Instructor: Instructor: Dr. István MIKLÓS
Text: handout. We will also use some chapters from Dasgupta-Papadimitriou-Vazirani: Algorithms and Miklós: Computational Complexity of Counting and Sampling.
Prerequisite: General mathematical experience up to the level of elementary algebra, calculus and combinatorics is expected. Very elementary probability theory is also needed.
Course description: The central and steady question of computer science is: “how to compute it?”. What changed during time is what we wanted to compute. In the ‘60s, decision and optimization problems were centre of interest. Nowadays, in the age of exabytes and the internet of things, we would like to mine information and knowledge from data, and want to teach computers to automatically do tasks (like classifying objects). The aim of this course is to give an overview of the most important algorithms invented in the last 60 years. There will be special emphasis to highlight the similarities between the classical and modern approaches. This course is an introductory course, however, it gets demanding quite rapidly.
Topics:
- Basic notions: algorithms, running time, asymptotic behaviour. The O, \Omega and \Theta notations. The growth of the functions. Polynomial, supra-polynomial, sub-exponential, exponential growth. Very brief introduction to computational complexity: the P, NP and NP-complete classes.
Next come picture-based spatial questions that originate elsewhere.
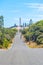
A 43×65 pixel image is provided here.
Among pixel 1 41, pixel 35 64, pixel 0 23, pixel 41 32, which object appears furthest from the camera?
pixel 0 23

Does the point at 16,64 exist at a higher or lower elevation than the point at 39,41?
higher

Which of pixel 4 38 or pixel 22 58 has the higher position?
pixel 22 58

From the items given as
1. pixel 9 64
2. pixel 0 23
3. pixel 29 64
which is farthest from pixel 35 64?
pixel 0 23

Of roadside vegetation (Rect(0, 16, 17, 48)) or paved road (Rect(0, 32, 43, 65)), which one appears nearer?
paved road (Rect(0, 32, 43, 65))

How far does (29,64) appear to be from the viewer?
16203mm

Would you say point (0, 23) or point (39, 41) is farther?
point (0, 23)

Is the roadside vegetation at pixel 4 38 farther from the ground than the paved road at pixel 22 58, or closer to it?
closer to it

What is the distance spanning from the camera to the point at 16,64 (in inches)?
643

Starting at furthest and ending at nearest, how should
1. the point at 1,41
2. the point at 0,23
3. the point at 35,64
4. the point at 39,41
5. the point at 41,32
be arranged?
the point at 0,23
the point at 41,32
the point at 39,41
the point at 1,41
the point at 35,64

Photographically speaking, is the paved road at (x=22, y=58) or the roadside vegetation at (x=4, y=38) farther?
the roadside vegetation at (x=4, y=38)

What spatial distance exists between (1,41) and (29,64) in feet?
115

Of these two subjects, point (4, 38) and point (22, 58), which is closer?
point (22, 58)

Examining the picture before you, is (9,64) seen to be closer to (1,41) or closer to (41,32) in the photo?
(1,41)

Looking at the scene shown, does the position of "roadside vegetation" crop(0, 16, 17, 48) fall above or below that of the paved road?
below
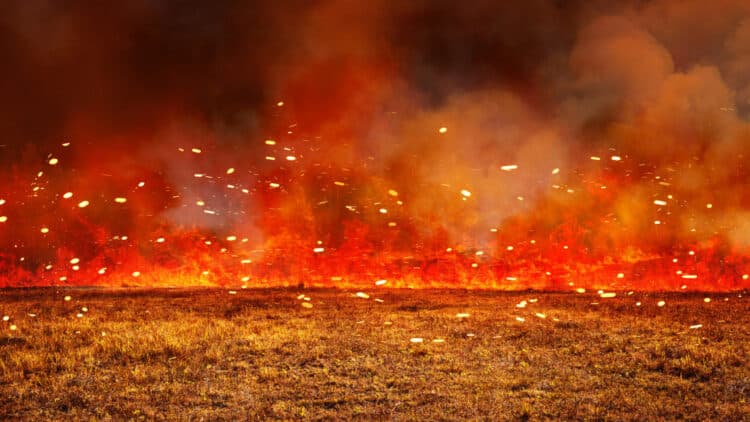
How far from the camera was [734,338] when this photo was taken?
15898 mm

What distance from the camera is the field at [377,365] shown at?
31.7 ft

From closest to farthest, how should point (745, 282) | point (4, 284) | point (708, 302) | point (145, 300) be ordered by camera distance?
point (708, 302) → point (145, 300) → point (745, 282) → point (4, 284)

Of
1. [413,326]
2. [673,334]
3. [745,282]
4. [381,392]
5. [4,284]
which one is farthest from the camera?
[4,284]

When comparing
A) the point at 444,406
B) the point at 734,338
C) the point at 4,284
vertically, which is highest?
the point at 4,284

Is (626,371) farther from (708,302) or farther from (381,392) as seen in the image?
(708,302)

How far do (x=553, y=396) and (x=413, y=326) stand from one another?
27.6 feet

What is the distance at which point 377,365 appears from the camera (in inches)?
497

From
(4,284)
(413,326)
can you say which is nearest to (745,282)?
(413,326)

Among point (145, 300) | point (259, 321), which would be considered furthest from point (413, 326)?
point (145, 300)

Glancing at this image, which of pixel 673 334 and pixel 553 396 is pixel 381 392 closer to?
pixel 553 396

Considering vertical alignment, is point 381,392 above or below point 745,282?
below

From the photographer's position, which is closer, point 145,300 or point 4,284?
point 145,300

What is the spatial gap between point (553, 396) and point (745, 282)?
41.5 meters

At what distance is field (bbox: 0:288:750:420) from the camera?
9.67m
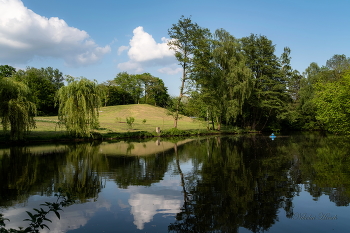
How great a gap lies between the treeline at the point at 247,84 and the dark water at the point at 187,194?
18798 millimetres

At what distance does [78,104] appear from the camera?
97.3 ft

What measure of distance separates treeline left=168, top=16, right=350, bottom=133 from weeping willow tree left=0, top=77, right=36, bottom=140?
2017 cm

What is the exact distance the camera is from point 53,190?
10.7 m

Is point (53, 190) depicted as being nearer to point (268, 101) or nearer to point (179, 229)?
point (179, 229)

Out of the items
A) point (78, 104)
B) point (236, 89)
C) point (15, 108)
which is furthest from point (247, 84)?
point (15, 108)

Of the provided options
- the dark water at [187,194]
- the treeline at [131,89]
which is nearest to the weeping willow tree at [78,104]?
the dark water at [187,194]

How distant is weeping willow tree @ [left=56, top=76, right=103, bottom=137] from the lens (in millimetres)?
29328

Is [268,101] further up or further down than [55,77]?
further down

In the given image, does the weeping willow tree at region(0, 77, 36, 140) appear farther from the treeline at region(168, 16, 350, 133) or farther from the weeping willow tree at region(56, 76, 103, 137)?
the treeline at region(168, 16, 350, 133)

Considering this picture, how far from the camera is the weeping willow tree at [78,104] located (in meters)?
29.3

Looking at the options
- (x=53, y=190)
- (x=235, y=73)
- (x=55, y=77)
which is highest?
(x=55, y=77)

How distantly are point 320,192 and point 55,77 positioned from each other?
397 feet

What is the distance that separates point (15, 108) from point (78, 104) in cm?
635

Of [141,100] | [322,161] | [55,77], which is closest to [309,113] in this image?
[322,161]
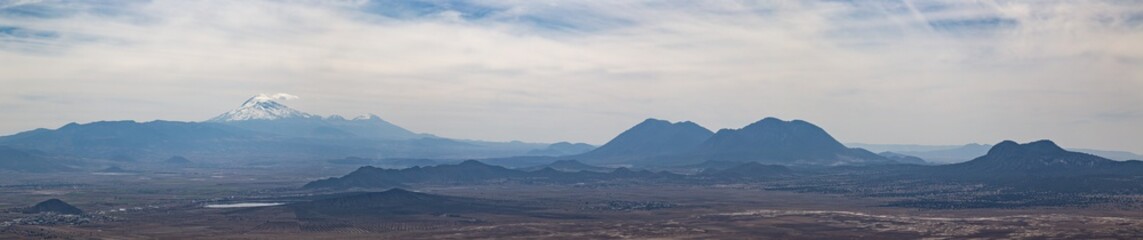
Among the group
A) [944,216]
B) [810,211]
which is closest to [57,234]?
[810,211]

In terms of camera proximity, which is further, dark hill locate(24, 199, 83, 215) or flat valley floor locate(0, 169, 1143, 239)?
dark hill locate(24, 199, 83, 215)

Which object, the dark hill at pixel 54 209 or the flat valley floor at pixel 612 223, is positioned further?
the dark hill at pixel 54 209

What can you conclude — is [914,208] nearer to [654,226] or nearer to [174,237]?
[654,226]

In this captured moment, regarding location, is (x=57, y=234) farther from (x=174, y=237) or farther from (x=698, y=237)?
(x=698, y=237)

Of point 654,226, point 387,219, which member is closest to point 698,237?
point 654,226

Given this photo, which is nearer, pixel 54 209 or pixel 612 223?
pixel 612 223

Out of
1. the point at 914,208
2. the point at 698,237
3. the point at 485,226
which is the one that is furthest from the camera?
the point at 914,208

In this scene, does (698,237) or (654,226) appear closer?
(698,237)

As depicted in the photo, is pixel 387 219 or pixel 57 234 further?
pixel 387 219

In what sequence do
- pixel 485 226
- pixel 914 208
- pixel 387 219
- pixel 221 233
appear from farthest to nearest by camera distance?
pixel 914 208
pixel 387 219
pixel 485 226
pixel 221 233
- Dynamic programming. Money change problem, Knapsack. String processing algorithms: edit distance, longest common subsequence. Shortest path algorithms. Algebraic dynamic programming: universal algorithms for deciding, counting and optimizing.
- Divide and conquer. Karatchuba’s fast multiplication. Fast matrix multiplication. Mergesort. The master equation.
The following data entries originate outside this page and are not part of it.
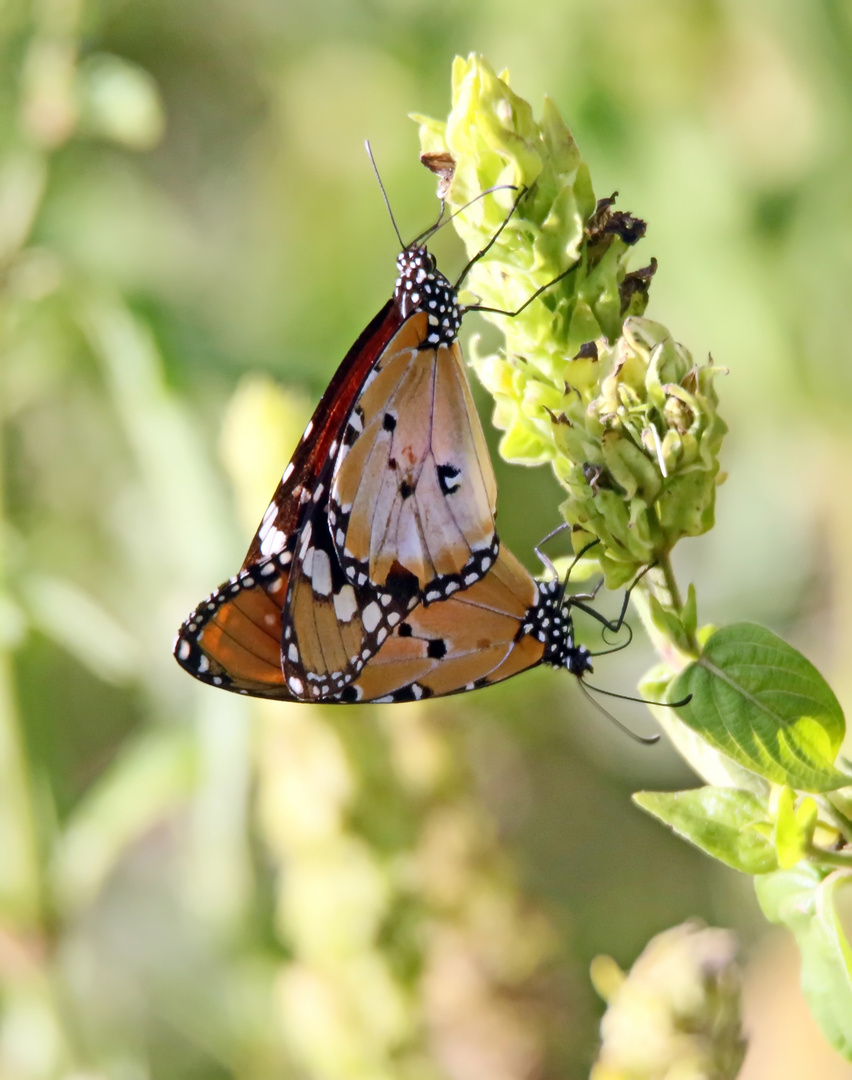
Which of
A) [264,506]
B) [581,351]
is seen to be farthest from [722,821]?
[264,506]

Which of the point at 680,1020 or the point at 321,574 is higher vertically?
the point at 321,574

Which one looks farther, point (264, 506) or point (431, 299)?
point (264, 506)

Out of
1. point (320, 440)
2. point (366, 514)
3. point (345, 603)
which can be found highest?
point (320, 440)

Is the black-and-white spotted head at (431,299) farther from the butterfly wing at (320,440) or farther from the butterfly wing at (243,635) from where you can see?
the butterfly wing at (243,635)

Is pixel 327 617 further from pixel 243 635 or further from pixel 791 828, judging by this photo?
pixel 791 828

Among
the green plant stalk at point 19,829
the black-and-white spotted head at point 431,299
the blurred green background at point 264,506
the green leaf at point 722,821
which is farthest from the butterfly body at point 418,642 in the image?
the green plant stalk at point 19,829

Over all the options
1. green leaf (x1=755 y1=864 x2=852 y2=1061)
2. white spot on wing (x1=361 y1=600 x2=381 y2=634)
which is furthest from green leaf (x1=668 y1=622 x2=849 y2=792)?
white spot on wing (x1=361 y1=600 x2=381 y2=634)

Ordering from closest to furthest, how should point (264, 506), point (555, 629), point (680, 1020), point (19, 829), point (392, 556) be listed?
point (680, 1020) < point (555, 629) < point (392, 556) < point (264, 506) < point (19, 829)

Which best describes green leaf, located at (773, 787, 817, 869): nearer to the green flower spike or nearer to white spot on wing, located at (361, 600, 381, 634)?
the green flower spike
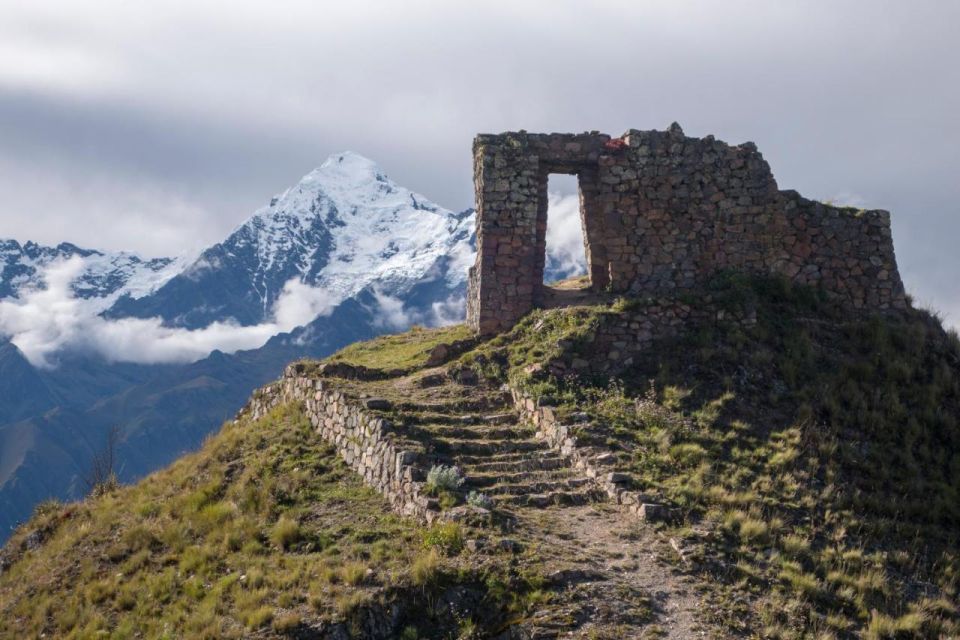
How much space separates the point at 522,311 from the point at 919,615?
1141cm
- Sorting algorithms. Bubble sort, heapsort, quicksort.
- Hidden Markov Models: The Viterbi and the Forward algorithm. The Backward algorithm, Baum-Welch training: the Expectation-Maximization algorithm.
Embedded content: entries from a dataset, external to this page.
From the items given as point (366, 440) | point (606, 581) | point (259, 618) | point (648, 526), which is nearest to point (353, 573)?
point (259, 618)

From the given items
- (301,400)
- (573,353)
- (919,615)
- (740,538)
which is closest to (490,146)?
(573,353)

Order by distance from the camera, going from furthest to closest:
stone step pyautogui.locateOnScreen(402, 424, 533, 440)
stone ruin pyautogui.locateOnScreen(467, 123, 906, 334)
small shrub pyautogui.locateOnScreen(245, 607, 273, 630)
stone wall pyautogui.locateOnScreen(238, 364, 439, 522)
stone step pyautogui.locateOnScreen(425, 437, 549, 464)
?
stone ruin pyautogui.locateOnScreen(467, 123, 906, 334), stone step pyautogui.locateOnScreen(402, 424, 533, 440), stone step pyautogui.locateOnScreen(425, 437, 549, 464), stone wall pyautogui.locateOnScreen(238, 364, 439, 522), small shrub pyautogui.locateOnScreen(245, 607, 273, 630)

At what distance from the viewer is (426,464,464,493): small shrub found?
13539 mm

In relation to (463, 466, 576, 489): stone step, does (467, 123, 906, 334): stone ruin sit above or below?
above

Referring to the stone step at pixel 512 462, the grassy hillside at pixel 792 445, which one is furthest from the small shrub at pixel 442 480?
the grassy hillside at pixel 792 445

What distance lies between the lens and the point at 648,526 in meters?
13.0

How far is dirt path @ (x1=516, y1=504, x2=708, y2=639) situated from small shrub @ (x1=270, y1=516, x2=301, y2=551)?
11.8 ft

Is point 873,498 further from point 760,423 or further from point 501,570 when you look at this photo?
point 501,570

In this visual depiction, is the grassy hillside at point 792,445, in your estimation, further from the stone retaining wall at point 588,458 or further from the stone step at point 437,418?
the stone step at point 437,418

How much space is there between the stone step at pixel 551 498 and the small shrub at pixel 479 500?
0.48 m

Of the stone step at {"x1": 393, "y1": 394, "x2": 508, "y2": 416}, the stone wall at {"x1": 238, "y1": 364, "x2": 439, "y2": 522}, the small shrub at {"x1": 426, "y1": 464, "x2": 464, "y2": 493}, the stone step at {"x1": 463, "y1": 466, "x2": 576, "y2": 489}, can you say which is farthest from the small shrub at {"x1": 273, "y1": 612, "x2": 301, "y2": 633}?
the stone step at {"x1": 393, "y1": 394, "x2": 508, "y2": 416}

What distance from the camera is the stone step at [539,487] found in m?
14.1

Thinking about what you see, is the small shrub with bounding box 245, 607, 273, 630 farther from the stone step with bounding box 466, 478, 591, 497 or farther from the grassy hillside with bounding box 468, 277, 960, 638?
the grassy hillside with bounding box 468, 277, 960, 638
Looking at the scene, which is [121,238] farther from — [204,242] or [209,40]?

- Clustering algorithms: Hierarchical and non-hierarchical clustering. UPGMA, Neighbor Joining. The k-mean algorithm.
- Markov Chain Monte Carlo: The Metropolis-Hastings algorithm. Gibbs sampling. Parallel Tempering. Connection to modern theoretical computer science: hard counting and sampling problems that are easy to approximate. Example: the Karzanov-Khaciyan Markov chain on the linear extensions of partially ordered sets.
- Statistical learning algorithms: (if time permits) Classification methods. Artificial neural networks, support vector machines.